Les syndics bénévoles s’imposent

Posté le : 04/04/2016

La gestion « bénévole » ou « non professionnelle » d’une copropriété consiste à se passer des services d’un syndic professionnel et à laisser à un copropriétaire la charge de la gestion de la copropriété. Une pratique qui prend de l’ampleur ces dernières années, comme le dévoile une récente étude réalisée par l’ARC.
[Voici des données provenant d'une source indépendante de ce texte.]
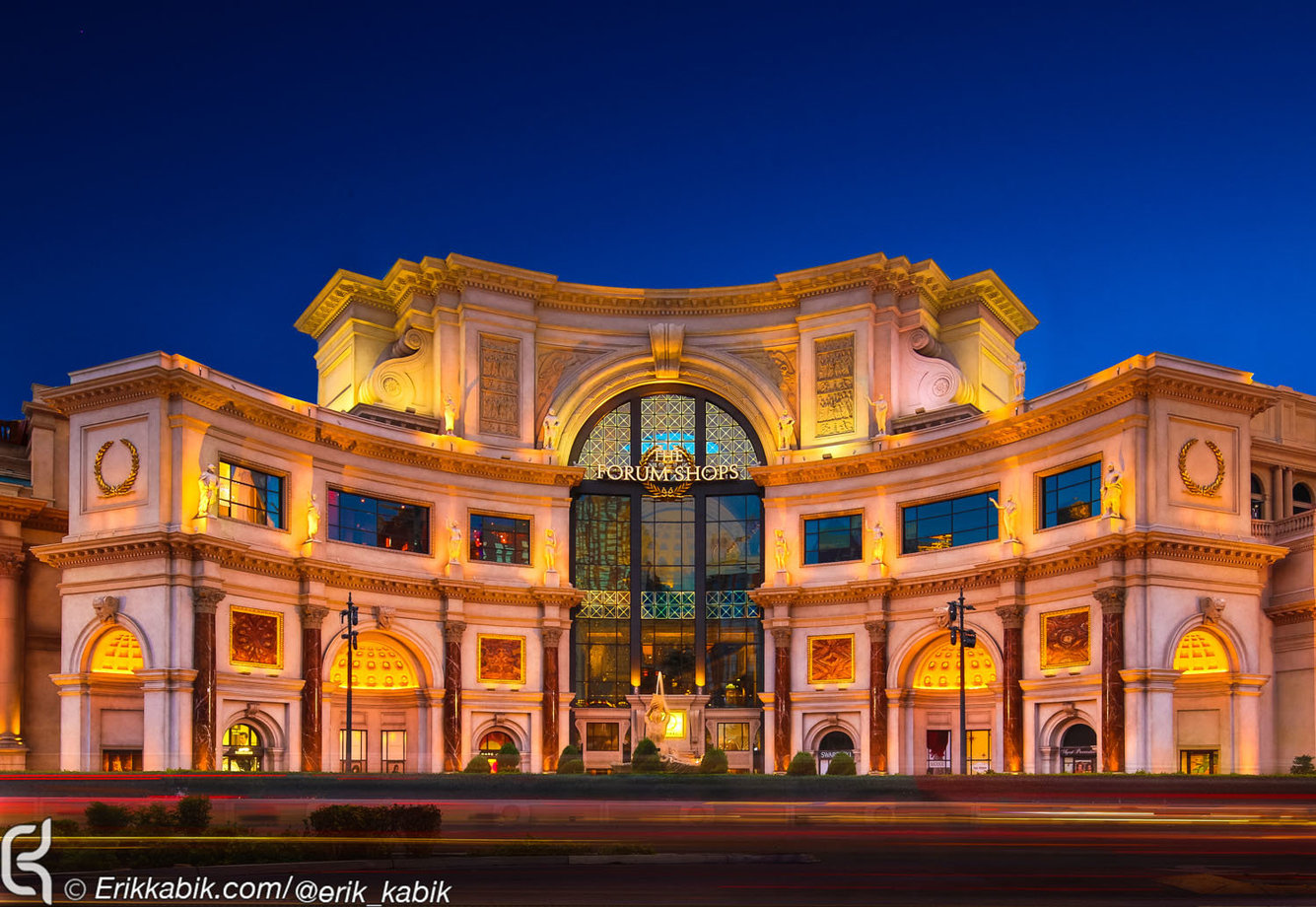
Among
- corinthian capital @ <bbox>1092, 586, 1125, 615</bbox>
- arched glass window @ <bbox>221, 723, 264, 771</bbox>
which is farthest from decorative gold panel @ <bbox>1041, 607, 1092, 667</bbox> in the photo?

Alors qu’il y a dix ans, on estimait à environ 5 % le nombre de copropriétés gérées par des syndics bénévoles, l’INSEE l’estimait déjà à environ 11 % en 2012, soit autour de 55.000 copropriétés en France. En 2015, le nombre de copropriétés gérées « bénévolement » atteint les 15 %. L’enjeu d’accompagnement, d’information, et de formation de ces non professionnels, qui prennent la gestion de leur immeuble, est donc loin d’être négligeable. Comme le souligne l’enquête, plusieurs raisons expliquent ce phénomène. En premier lieu, on peut relever le coût des honoraires des syndics professionnels de plus en plus important et parfois dissuasif pour les plus petites copropriétés, corrélé bien souvent, à un manque flagrant d’investissement de et réactivité de la part des syndics professionnels sur ces « petits immeubles », peu rentables pour eux.
À cela, ajoutons l'augmentation constante des charges de copropriété qui incite les copropriétaires à s’impliquer plus avant dans le suivi de la gestion de leur copropriété. Les actions sur la maîtrise des charges menées par les syndics professionnels apportant rarement satisfaction, les copropriétaires sont amenés à prendre en main une partie de cette gestion eux-mêmes (remise en concurrence des contrats, contrôle des principaux postes de charges pour agir sur les consommations d’eau et de chauffage par exemple, suivi de l’efficacité des procédures contentieuses, etc.). Nombreux sont nos adhérents qui - après des années à essayer d’obtenir des actions du syndic en tant que membres du conseil syndical - ont finalement préféré s’investir pour prendre en main eux-mêmes la gestion de leur copropriété.
Les résultats de l’enquête menée en 2015 marquent également une augmentation nette des petites copropriétés « désorganisées » (sans syndic, sans assemblées générales) souhaitant adopter la gestion bénévole pour remettre en place un fonctionnement légal. La loi MACRON (6 août 2015) a en effet facilité la remise en place d’un syndic dans les copropriétés, qui en sont dépourvues, en permettant à tout copropriétaire de convoquer une assemblée générale appelée à désigner un syndic (bénévole ou professionnel).